An undrafted free agent with three years of NBA experience from 2018-21, Clark appeared in 132 total games for four teams. He’s known more for his defense, having put up very modest offensive numbers (3.2 PPG on .346/.311/.889 shooting) in the NBA. Clark, who will turn 27 later this month, has previous G League experience with the Rio Grande Valley Vipers.
Edwards was the 33th overall pick out of Purdue in 2019 and spent his first two professional seasons with the Celtics, but didn’t emerge as a reliable rotation player, posting just 3.6 PPG on .372/.302/.750 shooting in 68 games (9.2 MPG). He was traded to Memphis and subsequently waived during the 2021 offseason.
The G League Ignite have also announced two veteran additions, confirming that center Kosta Koufos and former Jazz guard Kevin Murphy have come aboard. Amir Johnson and Pooh Jeter are among the other veterans on the team.

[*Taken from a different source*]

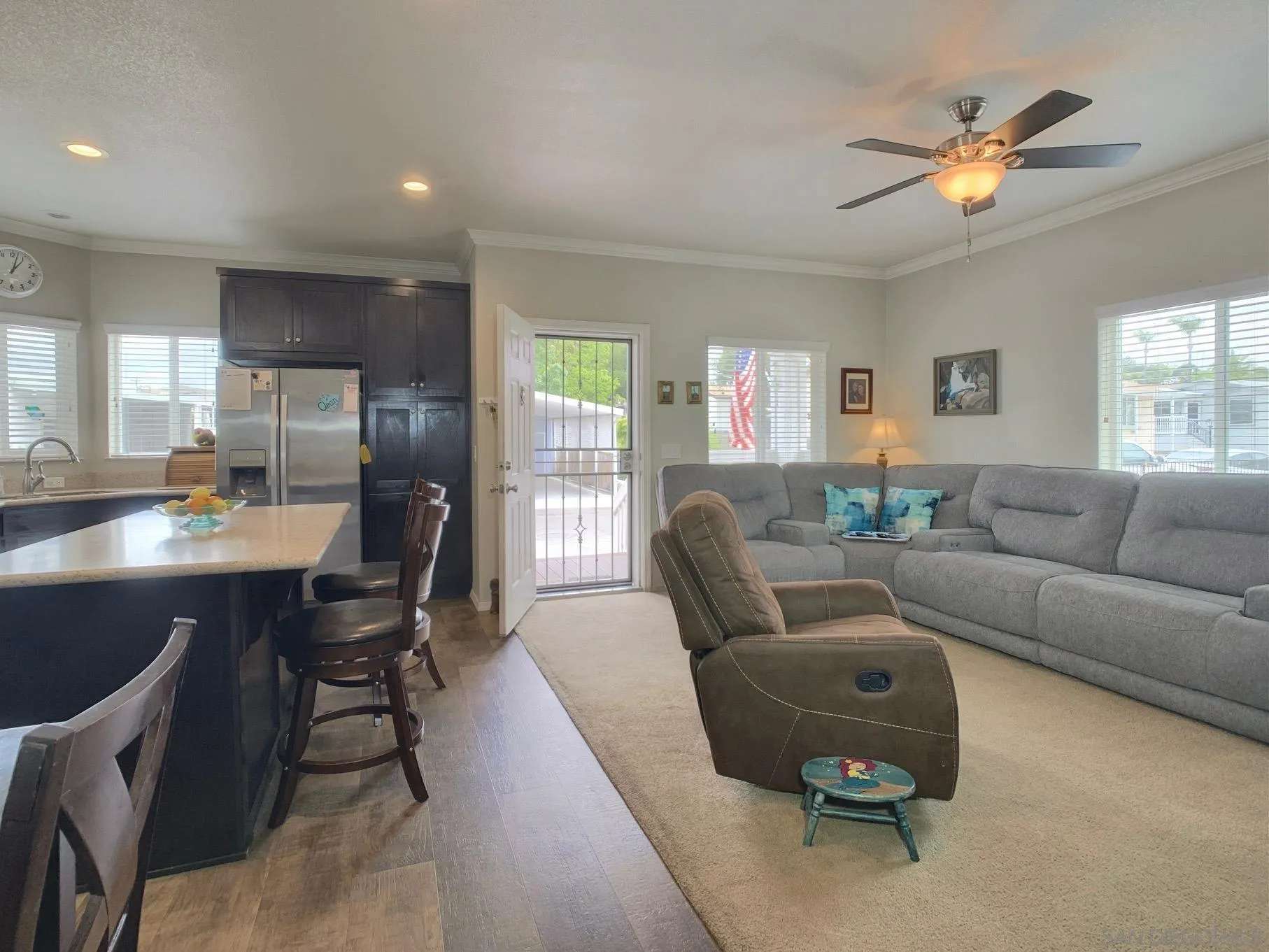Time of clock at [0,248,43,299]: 1:02
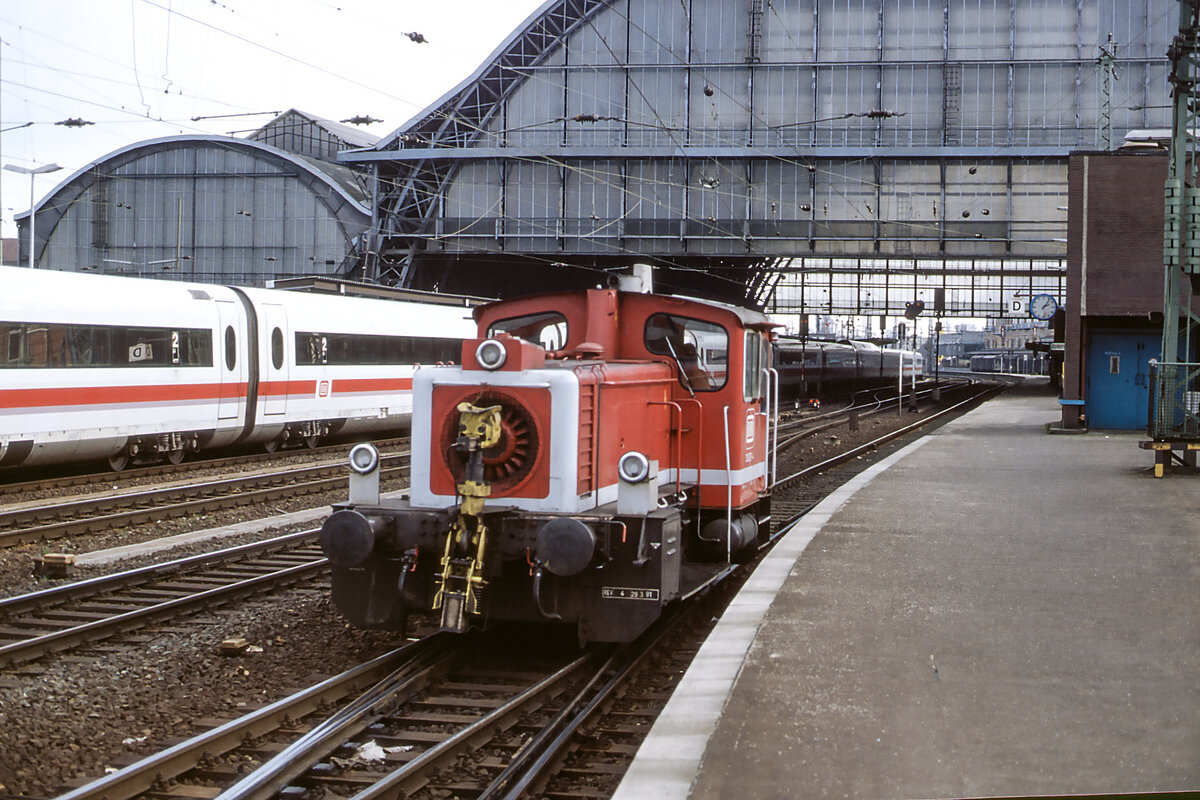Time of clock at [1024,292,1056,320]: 2:06
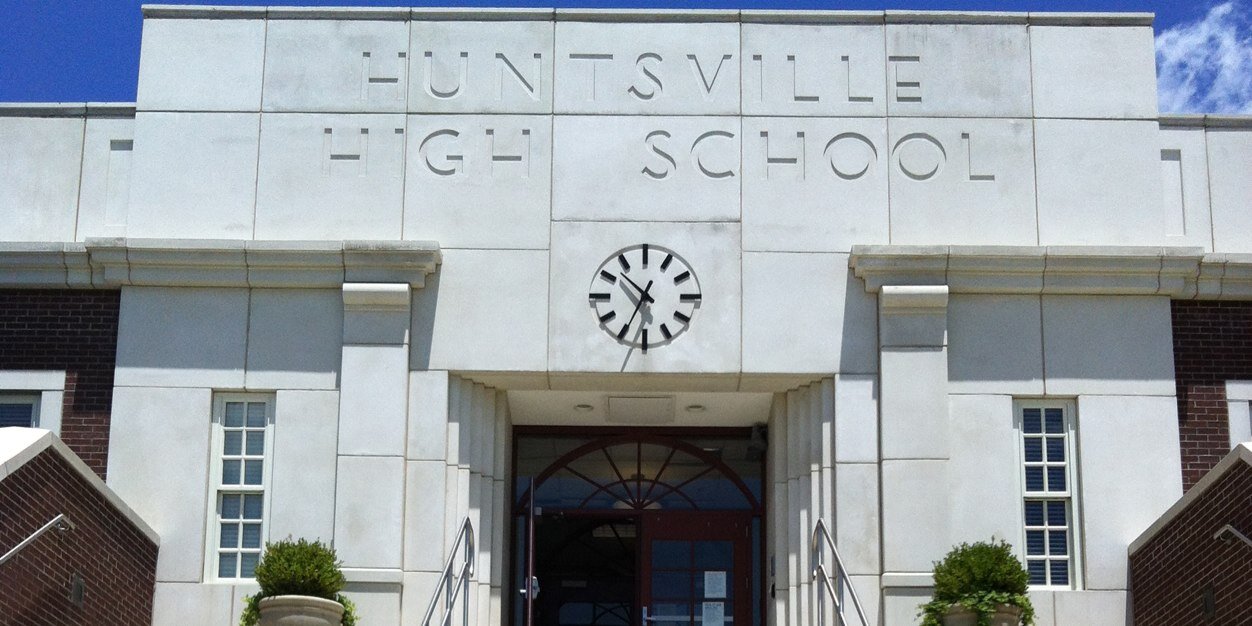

Greg Monroe ceased being an NBA player like 3 years ago. If Carson ever finds his shot, he will be 15th man
Only because the league panicked about the Warriors and decided to do away with anyone over 6’8″. I think he has a place as an Enes Kanter style offensive sub in spurts.
He’s as good as many of the bigs currently taking NBA paychecks.
Have you ever seen him play defense? No one has, either.
You can say the same about a lot of NBA players, Kanter for one… Okafor, KAT, MPJ, Bryant, Wagner, Kaminsky etc
@jbl The Warriors have 3 players on their roster over 6’8″. Kinda blows your whole theory.
Not when they were winning championships. The whole league went small-ball and ‘lumbering bigs’ were out of fashion.
Andrew Bogut? 7-0,260. Five more guys 6-9 or more, plus Dray. GSW beat the Cavs physically… the Cavs mostly handled the Splash brothers.
True though, the league went small with GSW as the role model, right or wrong. The reason, because the best guards did not want to bother with looking for the bigs. College teams were not looking inside as much either. And rim-protectors made perimeter defenders lazy.